Posted by Stone on April 8,2013 | 01:35 PM
Lanier's modus operandus is to go on on and about what he "advocated" and "promoted", leading lazy gullible easily confused minds to think that he actually had anything to do with creating or developing these things.
Posted by on March 18,2013 | 10:45 PM
"I have spoken with Jaron a number of times and it is clear that he is one of the most brilliant minds of our era. I'm a technology professional (telephone switching systems engineer) and share most of his critiques of the current status quo." He's brilliant because ... he agrees with you! Ever hear anyone say that someone is brilliant but they're wrong about everything?
Posted by Snort on March 18,2013 | 10:35 PM
"what is now known as Web 2.0—“information wants to be free,” “the wisdom of the crowd” and the like." The things you mention have nothing to do Web 2.0. Lanier has nothing to do with Web 2.0. All Lanier does is talk.
Posted by Snort on March 18,2013 | 10:22 PM
"Jaron Lanier was one of the creators of our current digital reality" No, really, he wasn't. The Web and VR have nothing to do with each other. Lanier's primary skill is as a self-promoter.
Posted by Snort on March 18,2013 | 10:18 PM
Author Ron Rosenbaum states that Jason Lanier's father "brought up his son in the New Mexico desert, far from civilization..." Please! In the 70's Mr. Lanier and teen-aged Jason used to come by our Dairy Goat farm a couple of miles from their place located in the lush and fertile Mesilla Valley on the outskirts of Las Cruces, New Mexico's 2nd largest city and home of New Mexico State University. Hardly "in the desert" or "far from civilization." Did Jason Lanier himself describe the area in those terms or did Rosenbaum just assume that we New Mexicans (all two million + of us) live under a cactus 15 miles from our neighbors? Poor old New Mexico has enough trouble convincing the "other 49" that we are part of the US. At least give us credit for being civilized. After all, some of us even subscribe to Smithsonian. Sincerely, Willa Hancock, Deming NM
Posted by Willa Hancock on March 3,2013 | 09:32 PM
Mr. Lanier came across as a gentle giant and I share his concerns about digital barbarism. Mr. Lanier is correct that Google translator and pirated music extract valuable societal assets. However, as a digital pioneer he could be prejudiced to ignoring the increase in value likely to attach to all non-digital (i.e. non-virtual) commodities (e.g. physical books, live music, the paper on which I am writing my letter). As the digital world deprives our senses of their genetically programmed wants, we humans will necessarily pay a higher price for products that have sensually restorative properties, such as the touch and feel of paper.
Posted by David Frank on February 27,2013 | 06:55 PM
This is basically a continuation of the discussion that nobody seem to want to have: what to do about all the services and jobs that will no longer be needed ? We have really only seen to the start of the internet age, there will probably be no need for translators or many many other service occupations that can easily be automated using big data and more processing power.

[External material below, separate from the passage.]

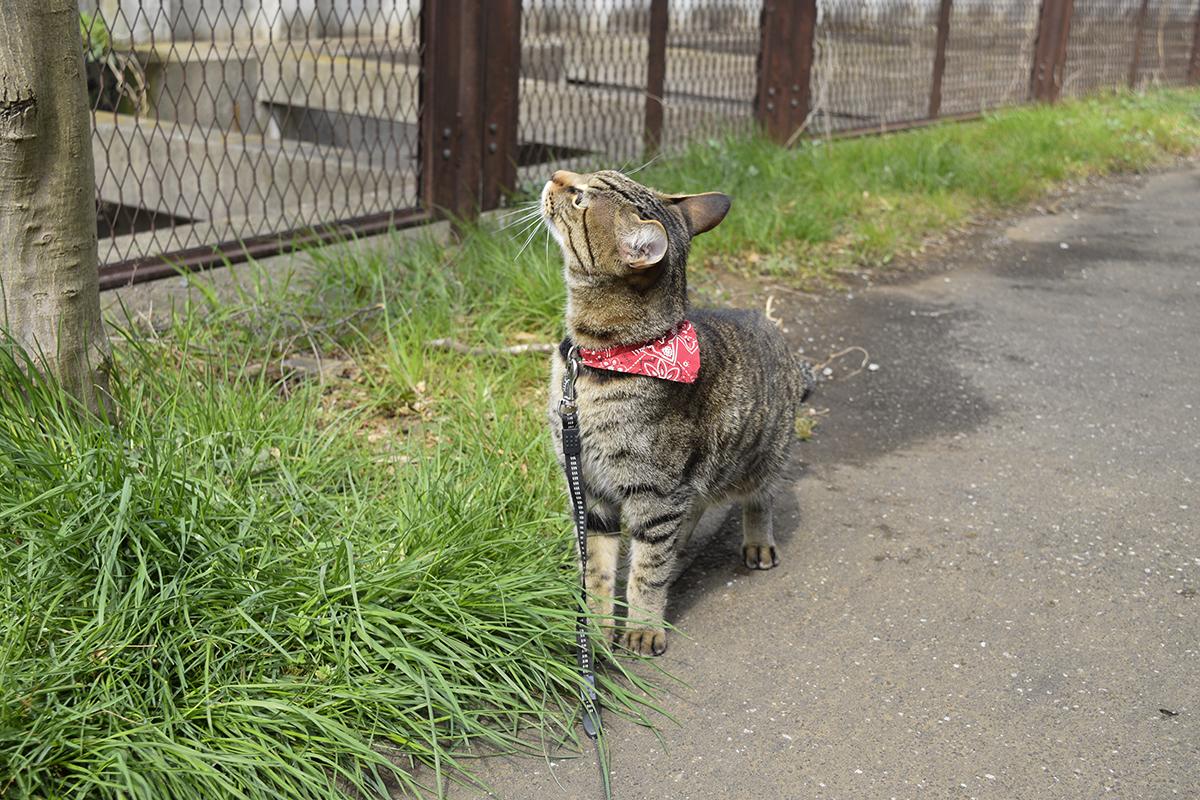 散歩道で虫をおいかけるキジトラ猫の虎ノ介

Big data, AI and further innovations in automation will end up making most jobs more or less obsolete in the not so far future and we have only see the start of this yet. The question here is why the people in power doesn't have any real answers or solutions to this problematic future.
Posted by PL on February 6,2013 | 11:25 AM
This article mirrors my own concern regarding to techno-utopianism, I do see how anonymity gave a lot of people a license to become hate-filled trolls of the blogging-sphere.

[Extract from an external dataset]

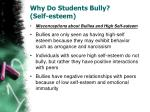 why do students bully self esteem2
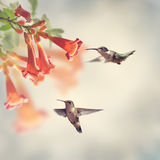 Ruby Throated Hummingbirds images stock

Posted by Janet on January 29,2013 | 02:42 PM
The trouble with speaking out against the digital barbarism is that you have to somehow offer a path towards wherever it is that you want the digital world to go. Just say a few words about how you want things to be better.
Posted by Tom on January 27,2013 | 02:41 AM
So why did this guy defect again? I agree with several other readers... WHAT IS UP with this writer?